Task directions:
Please duplicate the stretch of the flame-templed babbler text from "The flame-templed babbler" through "birdwatchers on Negros.", keeping every word and mark as it appears.

Document segment:
========================

Scientific classification
- Kingdom: Animalia
- Phylum: Chordata
- Class: Aves
- Order: Passeriformes
- Family: Zosteropidae
- Genus: Dasycrotapha
- Species: D. speciosa
- Binomial name: Dasycrotapha speciosa Tweeddale, 1878
- Synonyms: Stachyris speciosa (Tweeddale, 1878)

= Flame-templed babbler =

- Genus: Dasycrotapha
- Species: speciosa
- Authority: Tweeddale, 1878
- Conservation status: NT
- Synonyms: Stachyris speciosa (Tweeddale, 1878)

Species of bird

The flame-templed babbler (Dasycrotapha speciosa) is a species of bird of the family Zosteropidae, in the genus Dasycrotapha. It is one of the most remarkable and distinctive birds with its complex head markings with orange crown tufts, black ears and yellow beak and face. It is endemic to the Philippines, where it is found on the islands of Panay and Negros. Its natural habitat is tropical moist lowland forest. It is threatened by habitat loss. Along with the Negros striped babbler, it is one of the two babbler species extremely sought after by birdwatchers on Negros.

========================

Dataset extract:

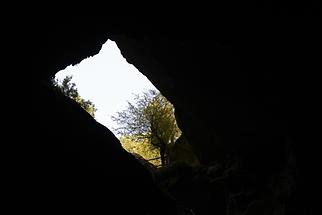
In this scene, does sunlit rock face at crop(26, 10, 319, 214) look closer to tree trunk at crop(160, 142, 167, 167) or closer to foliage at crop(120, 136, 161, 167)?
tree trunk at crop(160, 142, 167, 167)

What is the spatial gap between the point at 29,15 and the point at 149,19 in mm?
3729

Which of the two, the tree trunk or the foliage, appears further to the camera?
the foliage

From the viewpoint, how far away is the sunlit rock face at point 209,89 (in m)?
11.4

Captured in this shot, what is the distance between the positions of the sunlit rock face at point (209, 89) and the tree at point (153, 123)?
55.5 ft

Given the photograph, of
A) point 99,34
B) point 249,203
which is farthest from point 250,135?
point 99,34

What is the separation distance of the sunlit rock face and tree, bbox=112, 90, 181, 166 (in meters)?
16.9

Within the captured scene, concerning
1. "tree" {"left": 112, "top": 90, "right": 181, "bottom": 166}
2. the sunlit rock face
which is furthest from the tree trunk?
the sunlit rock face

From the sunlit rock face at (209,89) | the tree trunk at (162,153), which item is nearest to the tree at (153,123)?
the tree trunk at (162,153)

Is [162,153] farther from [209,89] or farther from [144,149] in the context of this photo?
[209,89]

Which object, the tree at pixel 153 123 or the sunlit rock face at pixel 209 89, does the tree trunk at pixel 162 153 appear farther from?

========================

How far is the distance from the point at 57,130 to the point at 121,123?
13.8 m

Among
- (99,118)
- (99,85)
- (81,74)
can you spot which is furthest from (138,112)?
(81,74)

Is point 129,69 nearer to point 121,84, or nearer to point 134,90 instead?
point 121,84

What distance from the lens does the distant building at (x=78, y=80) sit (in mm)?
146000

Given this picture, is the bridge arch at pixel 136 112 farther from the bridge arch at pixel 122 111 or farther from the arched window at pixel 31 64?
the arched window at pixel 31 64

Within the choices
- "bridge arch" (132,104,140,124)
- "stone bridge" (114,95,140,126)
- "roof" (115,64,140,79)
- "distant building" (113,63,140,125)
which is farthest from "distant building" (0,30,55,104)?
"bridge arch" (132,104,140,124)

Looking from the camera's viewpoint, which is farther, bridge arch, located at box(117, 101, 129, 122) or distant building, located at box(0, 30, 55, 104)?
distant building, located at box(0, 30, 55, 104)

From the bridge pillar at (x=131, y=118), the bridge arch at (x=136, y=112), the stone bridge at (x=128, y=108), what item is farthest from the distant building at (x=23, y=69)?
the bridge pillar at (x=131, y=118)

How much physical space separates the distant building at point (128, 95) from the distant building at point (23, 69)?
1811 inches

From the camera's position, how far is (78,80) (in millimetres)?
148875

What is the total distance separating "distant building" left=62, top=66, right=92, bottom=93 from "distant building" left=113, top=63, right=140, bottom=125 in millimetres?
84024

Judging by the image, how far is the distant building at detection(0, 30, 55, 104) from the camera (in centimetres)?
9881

========================

Response below:
The flame-templed babbler (Dasycrotapha speciosa) is a species of bird of the family Zosteropidae, in the genus Dasycrotapha. It is one of the most remarkable and distinctive birds with its complex head markings with orange crown tufts, black ears and yellow beak and face. It is endemic to the Philippines, where it is found on the islands of Panay and Negros. Its natural habitat is tropical moist lowland forest. It is threatened by habitat loss. Along with the Negros striped babbler, it is one of the two babbler species extremely sought after by birdwatchers on Negros.